▶ [Quoted passage]
Traditional New Mexican food is the hidden gem of American cuisine.
If I had to rank my favorite all-American dishes, anything under the umbrella of traditional New Mexican food would be at the top of my list. It’s just that good.
And if you like flavorful entrees that border on sweet and savory and could be taken either way, you’ll love this style of Western cooking.
So without further ado, let’s jump right into all my favorite traditional New Mexican foods (and where to find them).
What Is Traditional New Mexican Food?
New Mexican food mashes up Native American, Spanish, Mexican, French, Italian, Portuguese, and Southern culinary influences.
The Land of Enchantment knows how to create a unique medley – a style defined by chiles and herbs and blue corn and piñon nuts. A style that, after centuries of mixing-and-matching, today, is a hundred percent New Mexican.
11 Traditional New Mexican Foods To Try
Blue Corn Atole
Blue Corn Atole (pronounced: uh-tol-ey), a sweet drinkable porridge, is a standard New Mexican breakfast item – finely ground thick cornmeal thinned by milk. A heavy and hearty drink that’s sweet and rich and full of texture, blue corn atole can come in a variety of flavors (chocolate, vanilla, or cinnamon – occasionally, chocolate, vanilla, and cinnamon).
My favorite spot to grab this authentic New Mexican dish is Tia Betty Blue’s, an unfussy (and slightly sassy) breakfast stop in Albuquerque. Tia Betty Blue’s is all about loose homestyle cooking. I love ordering a mug of atole (plain, no whipped cream) alongside some spicy blue corn waffles.
Traditional New Mexican Food Rating: 5/5. Can I move to New Mexico for this?
New Mexican Foods Recipe Alert: Cold weather atole smoothie
Posole is comfort food. It’s a stew of sorts, made with hominy (dried corn) and pork.
Traditional posole is thick in ingredient-defined flavor. It’s a dish that’s not about the spices. Instead, the satisfaction arises from the fattiness of the pork and the slightly sweet but nutty flavor of the hominy.

▶ [Requirement] Rewrite the New Mexican food article starting at "So without further" and ending at "Southern culinary influences.", replacing "culinary" with "cooking".

▶ [Provided data]

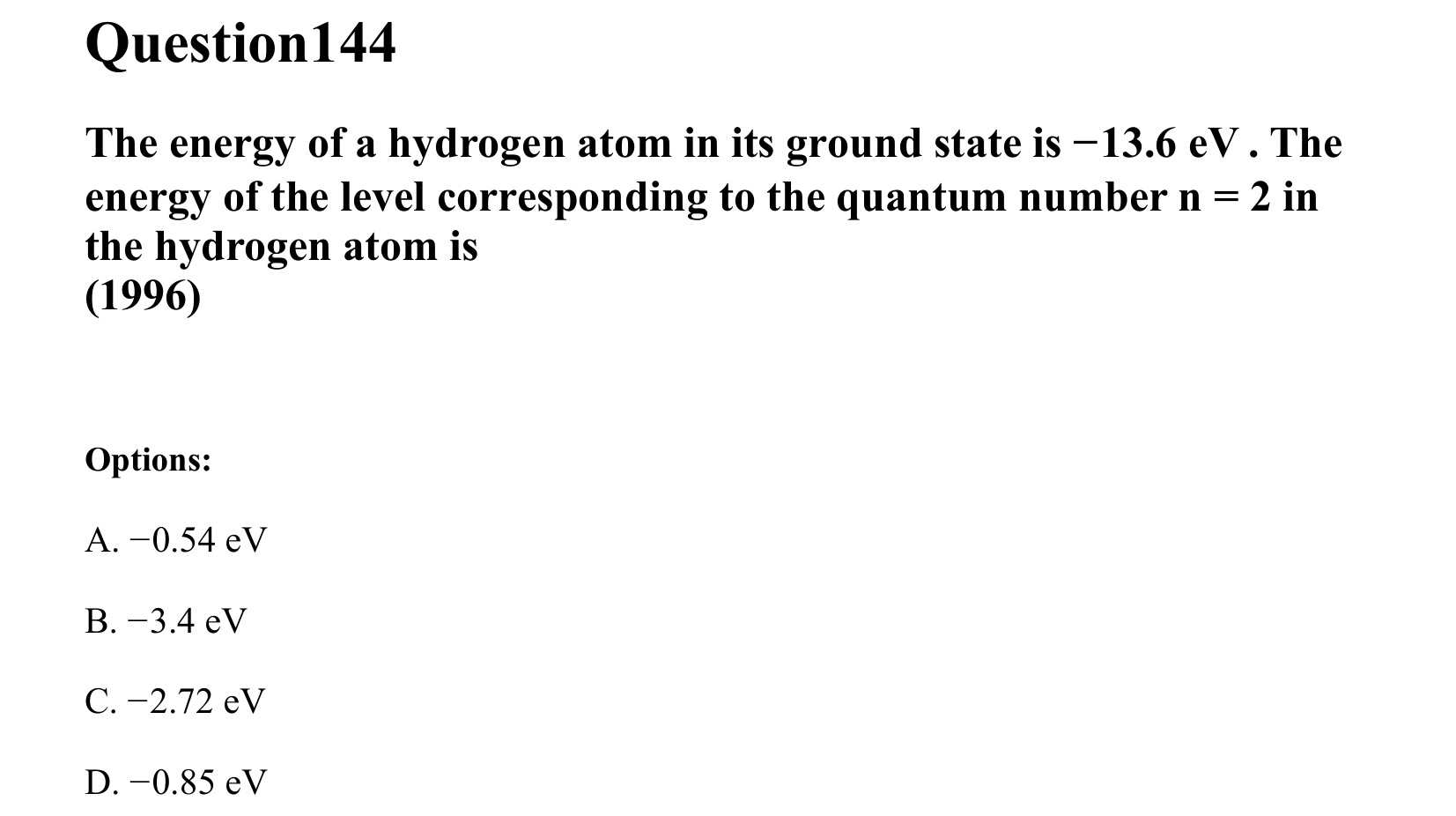 Atoms and Nuclei question 144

▶ [Response area]
So without further ado, let’s jump right into all my favorite traditional New Mexican foods (and where to find them).
What Is Traditional New Mexican Food?
New Mexican food mashes up Native American, Spanish, Mexican, French, Italian, Portuguese, and Southern cooking influences.